With such a position, Maurer gave a start to specialized studies in General Linguistics at USP and, when the area was included in the Minimum Curriculum, he also took responsibility for the undergraduate courses, which he did until his retirement. This happened in 1967, but he continued to devote himself to linguistic studies and also to studies on cooperativism and politics.
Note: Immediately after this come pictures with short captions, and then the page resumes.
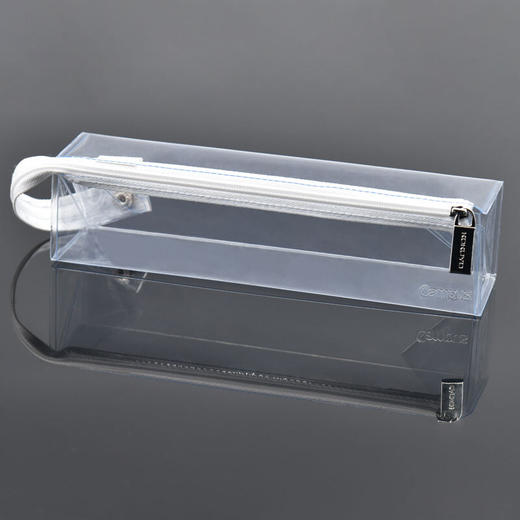 国誉高透明笔袋·学生收纳铅笔盒PVC防水笔袋考试笔袋 商品图1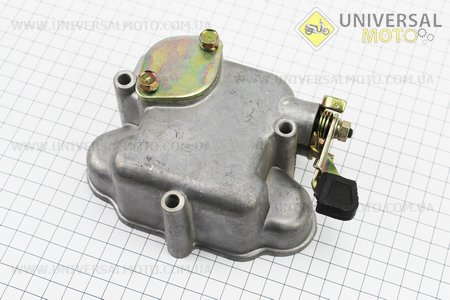 Кришка головки циліндру (клапанів), алюмініеавя GZ195 3 отвори. Китай (Запчастини на мотоблок з двигуном 190 и 195N / UM6042-V99)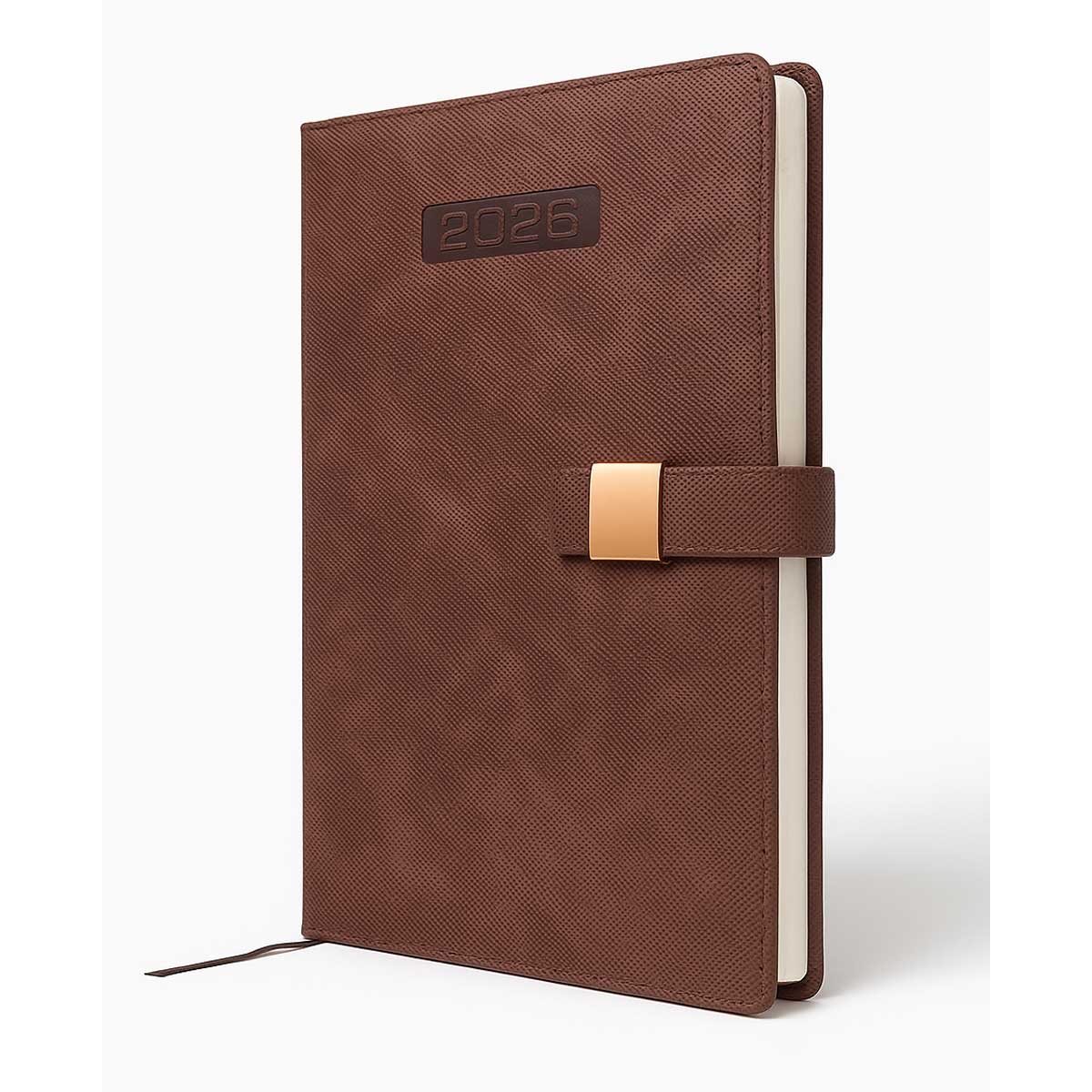 2026 B5 Diary With Metal Flap Closure – Custom Engraved B5 Diary Wholesale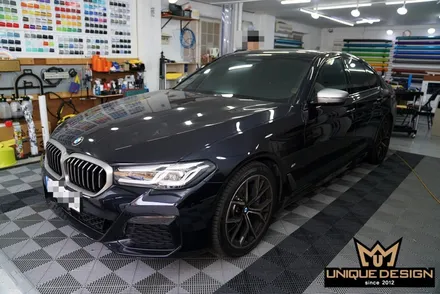 BMW 530i(G30) 세륨그레이 포인트랩핑- / 의정부 신곡동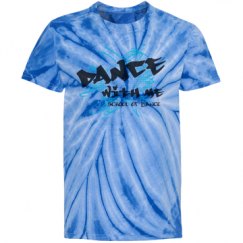 Youth Tie-Dye Cyclone Pinwheel Tee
He died in 1979, in São Paulo.

== Selected works ==

=== Linguistics ===

==== Papers, theses and essays ====

- "Unity of the Indo-European Ablaut System: The Dissyllabic Roots". Language. Vol. 23, No. 1 (Jan.-Mar., 1947), pp. 1–22.
- "A Morfologia e a Sintaxe do Genitivo Latino". São Paulo, 1948 (Boletim nº 55 da Faculdade de Filosofia, Ciências e Letras da USP), 96 p. (PhD Thesis).
- "The Romance Conjugation in -ēscō (-īscō) -īre: Its Origin in Vulgar Latin". Language. Vol. 27, No. 2 (Apr.-Jun., 1951), pp. 136–145.
- "A Unidade da România Ocidental". São Paulo, 1951 (Boletim nº 118 da Faculdade de Filosofia, Ciências e Letras da USP), 232 p. (Full Professor Thesis).
- "Dois Problemas da Língua Portuguesa". São Paulo, 1951 (Boletim nº 128 da Faculdade de Filosofia, Ciências e Letras da USP), 74 p.

==== Books ====

- Gramática do latim vulgar. Rio de Janeiro: Livraria Acadêmica, 1959, 300 p.
- O problema do latim vulgar. Rio de Janeiro: Livraria Acadêmica, 1962, 202 p.
- O Infinito Flexionado Português. São Paulo, Companhia Editora Nacional e Edusp, 1968, XII + 250 p.

=== Other areas ===

- O Cooperativismo: Um Ideal de Solidariedade Humana na Vida Econômica. São Paulo, 1950, 120 p.
- A Democracia Integral. São Paulo, 1960, 84 p.
- O Cooperativismo: Uma Economia Humana. São Paulo, 1966, 330 p.